Experimental program
Comparison scheme
Effect test

Embodiment 1

[0047] The synthetic route of intermediate compound b:

[0048]

[0049] Synthesis of intermediate compound b

[0050] In a three-necked flask equipped with a magnetic stirrer, add 2 parts of bis(4-bromophenyl) ketone a, 5 parts of potassium acetate, 2.5 parts of bisglutaryl diboron and 0.1 part of Pd(dppf)Cl 2 Dissolve in 100 parts of 1,4-dioxane, stir at 80°C for 16-24 hours, then extract with dichloromethane, wash with saturated brine for 4 times, dry with anhydrous magnesium sulfate, filter, and distill off Solvent, the product is purified by column chromatography with petroleum ether / ethyl acetate (10:1) to obtain bis(4-(4,4,5,5-tetramethyl-1,3,2-dioxaboron Heterocyclopent-2-yl)phenyl)methanone. Yield 86.5%. NMR data 1 H NMR (500MHz, CDCl 3 ): δ7.91(d, J=8.2Hz, 4H), 7.76(d, J=8.3Hz, 4H), 1.37(s, 24H) indicated that the obtained compound was the target product.

Embodiment 2

[0052] The synthetic route of intermediate compound c:

[0053]

[0054] Synthesis of intermediate compound c

[0055] Add 1 part of bis(4-(4,4,5,5-tetramethyl-1,3,2-dioxaborolan-2-yl)benzene into a three-necked flask equipped with a magnetic stirrer Base) ketone (b), 2.2 parts of m-bromoiodobenzene and 0.03 parts of tetrakis (triphenylphosphine) palladium dissolved in 60 parts of toluene, reacted at 85-100 ° C for 18-26 hours, and then used di Extracted with methyl chloride, washed with saturated brine for 4 times, dried with anhydrous magnesium sulfate, filtered, distilled off the solvent, and the product was purified by column chromatography using petroleum ether / ethyl acetate (8:1) as the eluent to obtain bis( 3'-Bromo-[1,1'-biphenyl]-4-yl)methanone.
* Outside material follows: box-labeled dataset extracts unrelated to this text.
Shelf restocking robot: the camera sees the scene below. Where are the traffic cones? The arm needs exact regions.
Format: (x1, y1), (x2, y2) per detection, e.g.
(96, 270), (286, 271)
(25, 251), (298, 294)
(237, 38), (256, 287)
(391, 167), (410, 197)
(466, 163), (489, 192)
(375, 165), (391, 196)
Yield: 87.2%. NMR data 1 H NMR (400Hz, CDCl 3 ):δ7.95–7.89(m,4H),7.80(t,J=1.9Hz,2H),7.72–7.67(m,4H),7.56(dddd,J=14.9,8.0,1.9,1.0Hz,4H ), 7.36(t, J=7.8Hz, 2H) indicated that the obtained compound was the target product...

Embodiment 3

[0057] The synthetic route of target compound I:

[0058]

[0059] Synthesis of target compound I

[0060] In a three-necked flask equipped with a magnetic stirrer, 3 parts of bis(3'-bromo-[1,1'-biphenyl]-4-yl)methanone obtained in Example 2, and 24 parts of zinc powder were put into 150 In a dry THF solvent, add 12 parts of titanium tetrachloride dropwise at -78°C for 30 minutes, take it out and return to room temperature naturally, react at 85-95°C for 15-24 hours after 30 minutes, and then remove The solvent was separated and purified by column to obtain 1,1,2,2-tetrakis(3'-bromo[1,1'-biphenyl]-4-yl)ethene. NMR data 1 H NMR (500Hz, CDCl 3 ): δ7.71(t,J=1.8Hz,4H),7.49(ddd,J=7.8,1.7,1.0Hz,4H),7.43(ddd,J=7.9,2.0,1.0Hz,4H),7.40– 7.33 (m, 8H), 7.26 (s, 4H), 7.17 (d, J=8.0Hz, 8H) indicated that the obtained compound was the target product.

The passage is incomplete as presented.